Agent sessions are ephemeral by nature but consequential by design. The conversation that produced an architectural decision, a manuscript revision, or a role mandate is evidence — it shows not just what was concluded but how and why. Without a canonical record, that evidence exists only in a platform-specific export format, inaccessible to future agents, unsearchable, and format-locked to a single model provider.
Session inscription is the method by which a conversation becomes a first-class HAAK document: attributable, indexed, model-independent, and durable.
#Why This Method Exists
The JSONL files Claude exports are implementation artifacts, not knowledge records. They encode Claude's internal turn structure, tool call results, and metadata specific to Anthropic's platform. Reading them requires knowing that encoding. Cross-referencing them against the entity graph requires a parser written against a private schema. Resuming them requires Claude specifically, not any agent.
The inscribed markdown is none of those things. It is a document that any agent can read, any human can read, and any future export format can target. The relationship between the JSONL and the markdown is the same as the relationship between a TeX source and a PDF: one is the platform artifact, the other is the publication. The markdown is the publication.
This method defines the canonical store, the document format, and the four operations — inscribe, append, export-claude, and check — that keep the store coherent.
#The Canonical Store
Sessions are stored at:
data/sessions/<agent_id>/<session_uuid>.md
The agentid is the primary bucket. Agents registered with a role use their role slug (e.g., historian, architect). Sessions without a registered role use the agent ID claude. The sessionuuid is the UUID from the session metadata, unchanged — it is the stable identity of the session across all representations.
Two index files maintain progressive disclosure:
data/sessions/index.md— lists all agents with session counts and date rangesdata/sessions/<agent_id>/index.md— lists that agent's sessions chronologically: UUID, title, date, one-line summary
Any agent navigating data/sessions/ can orient itself from the top-level index, descend to an agent's index, and select a specific session without reading session bodies. The session body is always detail on demand.
#The Document Format
Each inscribed session is a markdown file with YAML frontmatter and a structured body.
Frontmatter fields:
| Field | Content |
|---|---|
session_id | UUID — stable identity across representations |
agent_id | Role slug or claude |
role | Human-readable role name, or null |
model | Model identifier at time of session (e.g., claude-opus-4-6) |
started | ISO 8601 timestamp of first message |
ended | ISO 8601 timestamp of last message |
messages | Integer count of messages in the session |
source | Path to the original source file used for inscription |
Body structure:
# <Agent name> · <Date>
<One-line summary of the session's primary work>
---
### <ISO timestamp> · <role>
<message content>
<details><summary>Tool: <tool_name></summary>
<tool call input and output>
</details>
---
### <ISO timestamp> · <role>
...
The H1 combines the agent's display name with the session date. The one-line summary is a human-written description of what the session accomplished — inscribe generates a placeholder; agents or the historian refine it.

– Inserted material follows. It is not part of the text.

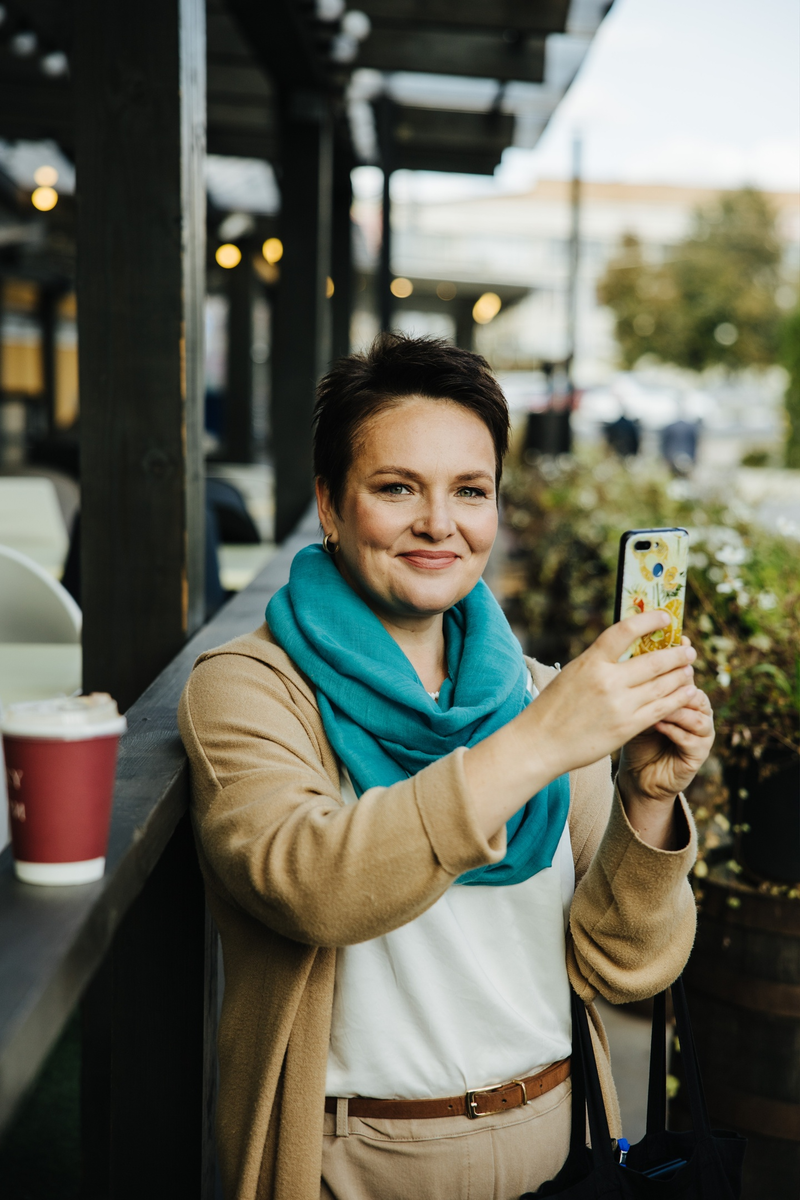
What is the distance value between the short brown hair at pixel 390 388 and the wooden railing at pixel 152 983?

Message headers use ### <timestamp> · <role> where role is user or assistant. Content follows as plain markdown. Tool calls are enclosed in <details> blocks — present in the text, hidden by default in any browser that renders HTML5, invisible in plaintext readers that don't. They are never omitted: the record is complete or it is not a record.
Messages are separated by ---. The final message in a session has no trailing separator.
#Model Independence
The inscribed markdown is not Claude-specific. It does not assume Claude's turn structure, its tool call schema, or its continuation mechanism. Claude is one source format; the export-claude operation is one export target. Both are adapters at the boundary of the canonical form.
A session inscribed from a Claude JSONL looks identical in the store to a session inscribed from a hypothetical future format. Future model integrations add an inscription adapter — a parser that maps their native format to the canonical fields. The store itself never changes.
#Data Model
The inscription has three layers, each with a distinct role and access pattern.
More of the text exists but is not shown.